• Work to do:
A. Answer these questions using the author biographies below:
(i) At which institute was Kristina Andersen a research fellow?
(ii) In what city does Frank Barknecht live?
(iii) Since what year has Frank Barknecht been part of GOTO10?
B. For each statement, decide whether the author biographies below support it. Answer yes or no, and quote the words that decide it.
(i) Kristina Andersen holds an MA in Design.
(ii) GOTO10 was originally founded in Germany.
(iii) Frank Barknecht wrote the software "Pure Data" by himself.
C. Carry on the author biographies below, starting right after their final sentence.

• Source document:
>> start

The authors
Kristina Andersen is a maker and researcher based at STEIM (Studio for Electro-Instrumental Music) in Amsterdam. She works with electronics and games to create unusual objects and experiences. She holds an MA in Design, an M.Sc in Virtual Environments, and was a research fellow at the Interaction Design Institute Ivrea. She is currently working on a series of black boxes with interactive behaviours as a part of her ongoing obsession with ‘naïve electronics’. She has taught and mentored at institutions like DasArts, Piet Zwart Institute, Willem de Kooning Academie and hosted numerous informal workshops in strange locations.
Frank Barknecht is a writer, software developer and sound/code artist living in Cologne, Germany. Since 2005 he is part of GOTO10, an international collective of media artists, musicians and coders devoted to using and promoting Free Software in their work, which was founded in France originally. His favorite weapon of mass creation is the software "Pure Data" written as open source project by Miller Puckette and many others. He is involved in the "Pd scene" since around 2001, where he is supporting new users through the Pd mailing lists and helps maintain the central code repository.

>> end

• Data section:
>> start

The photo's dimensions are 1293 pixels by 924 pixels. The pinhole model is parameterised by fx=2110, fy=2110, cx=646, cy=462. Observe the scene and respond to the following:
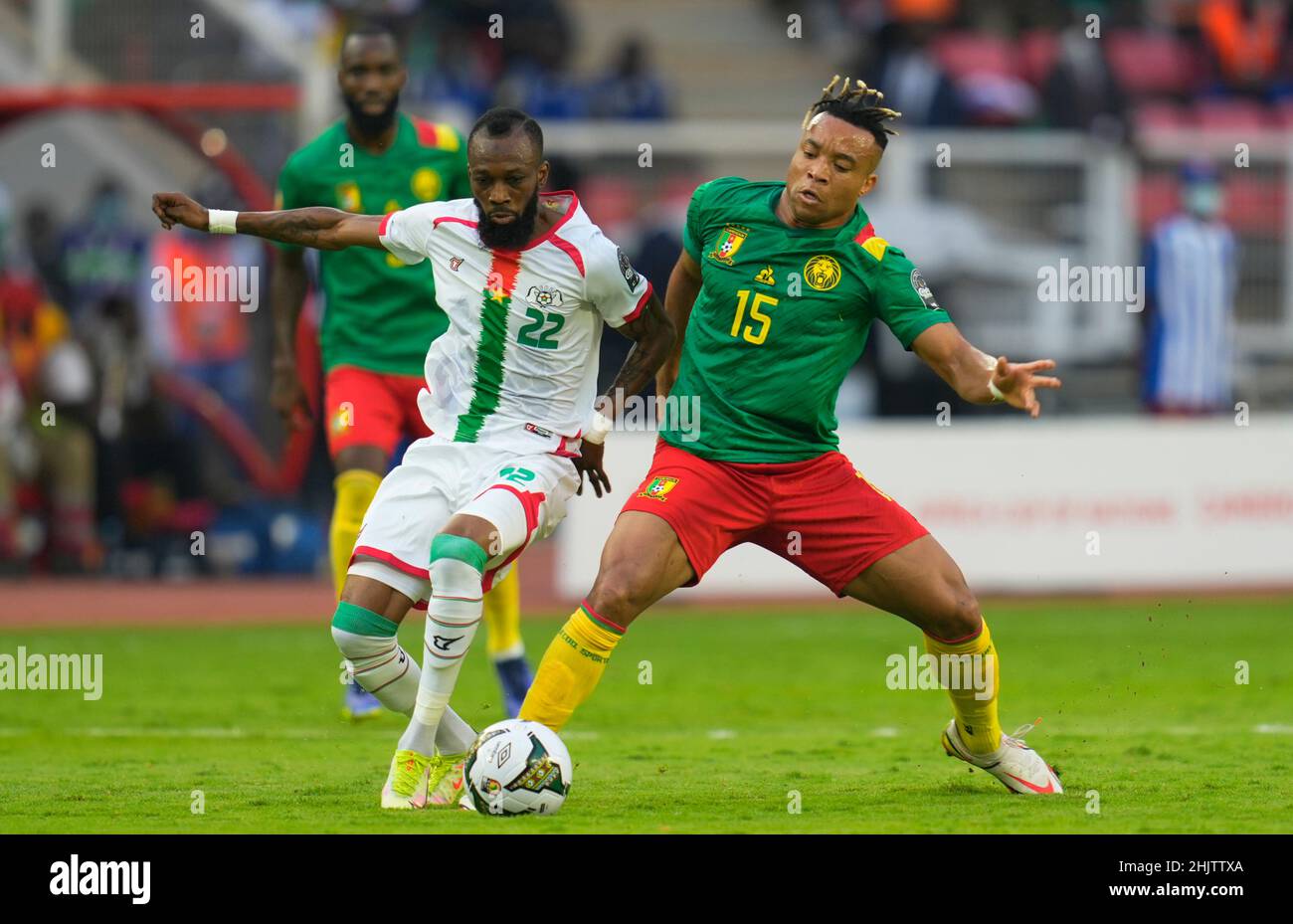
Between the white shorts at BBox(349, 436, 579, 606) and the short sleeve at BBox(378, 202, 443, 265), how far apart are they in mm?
706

>> end

• Written answers:
A.
(i) The Interaction Design Institute Ivrea
(ii) Cologne, Germany
(iii) 2005

B.
(i) Yes: "She holds an MA in Design"
(ii) No: "which was founded in France originally"
(iii) No: "written as open source project by Miller Puckette and many others"

C.
He wrote a handful of Pd objects like the popular fluid~ soundfont synthesizer for Pd, but most of the time he concentrates on developing libraries of Pd patches, so called abstractions. These include the preset handlers Memento and SSSAD, the instrument collection RRADical, and a port of Karlheinz Essl's Realtime Composition Library for Max/MSP to Pd. During 2007 he was a fellow at the Soundlab of the Academy of Media Arts KHM in Cologne.
Tom is an art school educated artist, self taught programmer, experimental musician and academic. He has been practising in the field of digital and interactive media for over 10 years across a wide range of projects. Some of this creative output includes work for the Tate, internationally exhibited art installations, commercially published music projects, downloadable software and academic writing.
His current work investigates the ways in which digital environments change our perception and treatment of space, time and material. His projects focus on several aspects of this culture such as: schizophrenic and multidimensional reconstructions of data, interventions and distortions of existing digital spaces, generative construction of content and the life of digital objects. Tom works as both a programmer, performer and participant within these virtual spaces.
http://www.thinkinggames.co.uk
Florian Cramer is a researcher in comparative literature and aesthetics, a writer and activist in the field of computer culture and free software in relation to experimental arts, and the course director of the Media Design M.A. programme of Piet Zwart Institute, Willem de Kooning Academy Rotterdam. Recent publications: Exe.cut[up]able Statements: Poetische Kalküle und Phantasmen des selbstausführenden Texts [book, forthcoming in 2008], Sodom Blogging: Alternative porn and aesthetic sensibility, Texte zur Kunst, no. 64, For us it's not an error - Interview with jodi.org, in: Neural, no. 28. Most of his writings are online at: gopher://cramer.plaintext.cc
Phil Chandler, Technical Manager, folly (2006-2008)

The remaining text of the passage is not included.